:: 抜粋

無免許医師と、免許を持つ建築設計士

このところ姉歯建築設計事務所による、
強度を誤魔化した建築物の話題がにぎやかだ。
設計、認可、建設、施工、販売の担当者が、
お互いに責任のなすりあいをしている。
マスコミでこれだけ取り上げられたら、
政府行政が尻ぬぐいをするしかないだろう。
今回の事件は、政府免許の虚しさを露呈する。
難しい試験をクリアする能力はあっても、
人間性が伴わなければ意味がないってことだ。

これと正反対なのがニセ医者さわぎで、
医師法違反で逮捕された山城英樹容疑者は、
診察を受けた患者に評判が良かったと、
何人ものインタビューで言われている。
医者としては多くの人に人望までありながら、
国家免許がないから逮捕されてしまった人。
一方は免許があるから大勢の被害者が出るまで、
ぬくぬくと仕事をして稼いでいた人たち。
国家資格とはいったい何なのかと考えてしまう。

資格とはその職業の能力を認定するものか?

::::
:: データ資料

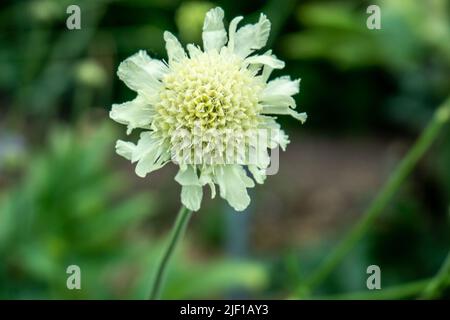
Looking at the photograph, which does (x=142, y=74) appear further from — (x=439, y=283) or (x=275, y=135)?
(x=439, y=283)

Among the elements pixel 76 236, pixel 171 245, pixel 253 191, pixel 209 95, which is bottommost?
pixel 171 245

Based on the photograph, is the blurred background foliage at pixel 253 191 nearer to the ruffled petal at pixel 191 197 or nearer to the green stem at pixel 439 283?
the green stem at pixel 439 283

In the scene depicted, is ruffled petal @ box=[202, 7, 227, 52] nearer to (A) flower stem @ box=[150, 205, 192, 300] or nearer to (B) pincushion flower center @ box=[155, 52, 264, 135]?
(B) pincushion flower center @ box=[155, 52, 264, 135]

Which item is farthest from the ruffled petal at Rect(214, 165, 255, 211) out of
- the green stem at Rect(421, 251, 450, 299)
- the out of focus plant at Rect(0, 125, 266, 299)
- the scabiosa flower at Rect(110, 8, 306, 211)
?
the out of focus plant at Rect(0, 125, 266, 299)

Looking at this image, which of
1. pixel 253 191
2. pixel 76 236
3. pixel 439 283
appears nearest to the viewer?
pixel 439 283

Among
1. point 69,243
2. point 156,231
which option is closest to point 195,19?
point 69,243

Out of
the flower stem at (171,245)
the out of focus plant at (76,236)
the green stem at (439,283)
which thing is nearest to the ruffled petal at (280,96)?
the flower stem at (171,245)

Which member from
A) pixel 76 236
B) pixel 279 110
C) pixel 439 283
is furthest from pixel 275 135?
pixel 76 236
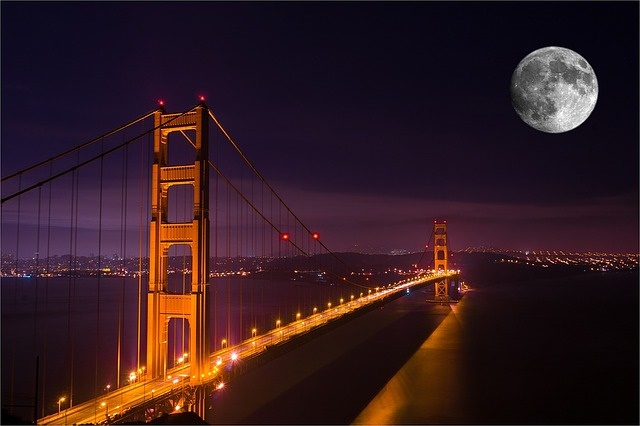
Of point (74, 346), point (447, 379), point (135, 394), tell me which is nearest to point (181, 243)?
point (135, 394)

::::
:: データ資料

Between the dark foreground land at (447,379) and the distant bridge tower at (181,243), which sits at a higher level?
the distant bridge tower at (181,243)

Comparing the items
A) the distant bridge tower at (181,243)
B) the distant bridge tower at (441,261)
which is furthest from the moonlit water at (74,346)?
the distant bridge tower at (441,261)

::::

作業課題 1 ::
次の(a)～(c)が国家資格を論じた文章の内容と合っているかどうかを、それぞれ「はい」か「いいえ」で答えなさい。判断の根拠となる本文の語句をそのまま引用すること。
(a) 山城英樹容疑者は医師法違反で逮捕された。
(b) 山城英樹容疑者は、診察を受けた患者の評判が悪かった。
(c) 筆者は、政府行政が尻ぬぐいをする必要はないと述べている。
作業課題 2 :: 国家資格を論じた文章の内容を二文で要約しなさい。
作業課題 3 :: 国家資格を論じた文章の最後の一文を引き取り、その続きを書きなさい。

解答欄 1 ::
(a) はい。「医師法違反で逮捕された山城英樹容疑者は、」
(b) いいえ。「診察を受けた患者に評判が良かったと、」
(c) いいえ。「政府行政が尻ぬぐいをするしかないだろう。」

解答欄 2 :: 姉歯建築設計事務所による強度を誤魔化した建築物の事件は、難しい試験をクリアする能力があっても人間性が伴わなければ政府免許に意味がないことを露呈している。これと正反対に、医師法違反で逮捕された山城英樹容疑者は患者に評判が良かったにもかかわらず国家免許がないために逮捕されており、筆者は国家資格とはいったい何なのかと問いかけている。

解答欄 3 ::
それなら、現に患者を治療して評判の良かった、
山城英樹さんなどは逮捕されるどころか、
急いで医師免許を与えてもいいはずだ。
だけど現実にそうはならずに逮捕される。
すなわち国家資格が保障するのは能力ではない。
いかに国家の思惑通りに仕事をするかの、
踏み絵試験でしかないのかもしれない。
だからこそ建築設計の誤魔化しは大事件で、、
社会理念が揺らいでしまうほどの問題なのだ。

こうした危うい幻想に基づいた社会は、
自然な命の鼓動に根差してはいないので、
多くの人の心身を不安定にしてしまっている。
安心した生活を味わって生きたいなら、
まず国家資格や社会保障などのまやかしから、
離れて自由に生きることが大切かもしれない。
今回この二つの事件からそんなことを考えた。